Convert the rows below into a two-column CSV with the header "text" and "answer", one line per row and a quoted field for each, turning any line breaks into spaces.

--- begin Entries provided ---

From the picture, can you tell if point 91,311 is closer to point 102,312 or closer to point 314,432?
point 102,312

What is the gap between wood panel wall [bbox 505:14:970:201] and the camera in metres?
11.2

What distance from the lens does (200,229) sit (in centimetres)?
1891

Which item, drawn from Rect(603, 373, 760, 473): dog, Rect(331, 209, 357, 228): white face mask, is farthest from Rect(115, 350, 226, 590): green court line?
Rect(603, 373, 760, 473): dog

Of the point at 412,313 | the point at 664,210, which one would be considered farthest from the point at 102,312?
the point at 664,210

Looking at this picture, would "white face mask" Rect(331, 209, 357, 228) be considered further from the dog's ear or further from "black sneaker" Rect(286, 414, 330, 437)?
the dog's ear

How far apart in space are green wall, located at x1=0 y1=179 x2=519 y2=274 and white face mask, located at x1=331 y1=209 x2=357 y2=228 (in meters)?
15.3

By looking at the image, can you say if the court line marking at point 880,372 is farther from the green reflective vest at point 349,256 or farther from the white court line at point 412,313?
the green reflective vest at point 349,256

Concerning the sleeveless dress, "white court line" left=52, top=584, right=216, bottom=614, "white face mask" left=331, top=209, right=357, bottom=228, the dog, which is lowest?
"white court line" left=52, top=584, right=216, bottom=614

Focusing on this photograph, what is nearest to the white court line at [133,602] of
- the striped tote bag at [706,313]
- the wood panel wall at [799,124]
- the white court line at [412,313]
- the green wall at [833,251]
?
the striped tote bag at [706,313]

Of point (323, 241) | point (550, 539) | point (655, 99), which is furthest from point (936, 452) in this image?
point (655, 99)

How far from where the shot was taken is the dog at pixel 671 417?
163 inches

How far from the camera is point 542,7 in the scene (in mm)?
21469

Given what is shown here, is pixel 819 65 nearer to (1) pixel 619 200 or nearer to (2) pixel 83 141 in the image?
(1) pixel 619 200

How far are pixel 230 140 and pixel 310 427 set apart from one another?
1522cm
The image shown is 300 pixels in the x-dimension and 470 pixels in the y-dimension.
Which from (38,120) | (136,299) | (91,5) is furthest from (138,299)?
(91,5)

--- end Entries provided ---

Response to this task:
text,answer
"From the picture, can you tell if point 91,311 is closer to point 102,312 or closer to point 314,432?","point 102,312"
"What is the gap between wood panel wall [bbox 505:14:970:201] and the camera in metres?","11.2"
"What distance from the lens does (200,229) sit (in centimetres)?","1891"
"Which item, drawn from Rect(603, 373, 760, 473): dog, Rect(331, 209, 357, 228): white face mask, is farthest from Rect(115, 350, 226, 590): green court line?","Rect(603, 373, 760, 473): dog"
"Of the point at 412,313 | the point at 664,210, which one would be considered farthest from the point at 102,312?","the point at 664,210"
"Looking at this picture, would ""white face mask"" Rect(331, 209, 357, 228) be considered further from the dog's ear or further from ""black sneaker"" Rect(286, 414, 330, 437)?","the dog's ear"
"How far apart in space are green wall, located at x1=0 y1=179 x2=519 y2=274 and white face mask, located at x1=331 y1=209 x2=357 y2=228 (in meters)?","15.3"
"By looking at the image, can you say if the court line marking at point 880,372 is farther from the green reflective vest at point 349,256 or farther from the white court line at point 412,313?","the green reflective vest at point 349,256"
"Concerning the sleeveless dress, ""white court line"" left=52, top=584, right=216, bottom=614, ""white face mask"" left=331, top=209, right=357, bottom=228, the dog, which is lowest?","""white court line"" left=52, top=584, right=216, bottom=614"
"Focusing on this photograph, what is nearest to the white court line at [133,602] of - the striped tote bag at [706,313] - the wood panel wall at [799,124] - the white court line at [412,313] - the green wall at [833,251] ?","the striped tote bag at [706,313]"
"Of point (323, 241) | point (550, 539) | point (655, 99), which is furthest from point (936, 452) in this image?","point (655, 99)"
"How far from where the shot was taken is the dog at pixel 671 417?","163 inches"
"How far from the camera is point 542,7 in the scene (in mm)?","21469"
"Given what is shown here, is pixel 819 65 nearer to (1) pixel 619 200 or nearer to (2) pixel 83 141 in the image?","(1) pixel 619 200"
"How far are pixel 230 140 and pixel 310 427 set apart from one another?","1522cm"
"The image shown is 300 pixels in the x-dimension and 470 pixels in the y-dimension. Which from (38,120) | (136,299) | (91,5) is furthest from (138,299)?","(91,5)"